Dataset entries
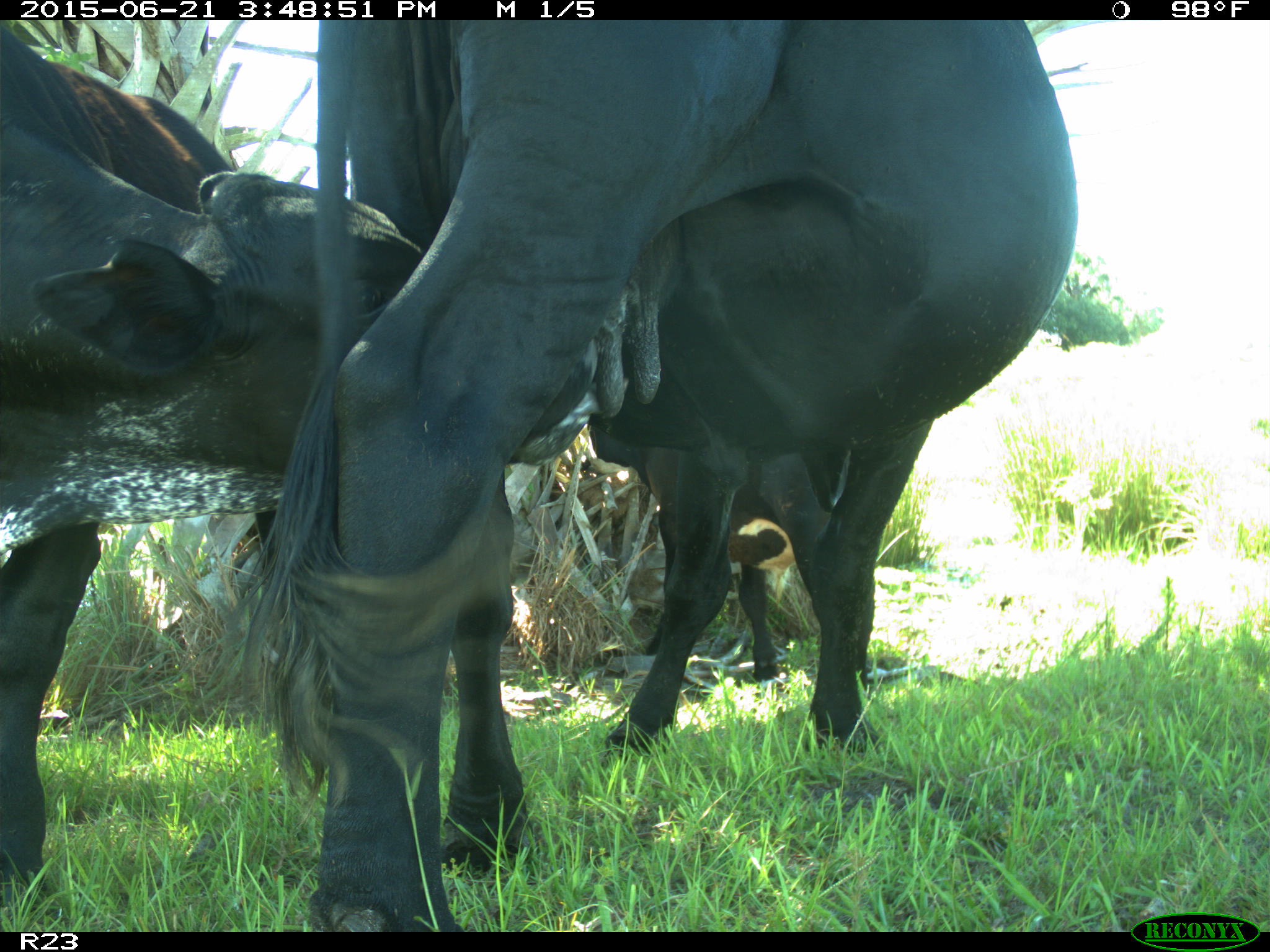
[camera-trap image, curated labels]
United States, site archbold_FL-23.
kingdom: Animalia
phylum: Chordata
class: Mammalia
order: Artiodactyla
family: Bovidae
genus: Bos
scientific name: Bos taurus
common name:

* [Aim of the exercise]: Set down exactly, and only, the lines of the data above from the line containing "class: Mammalia" through the last one.

* [Exercise solution]:
class: Mammalia
order: Artiodactyla
family: Bovidae
genus: Bos
scientific name: Bos taurus
common name:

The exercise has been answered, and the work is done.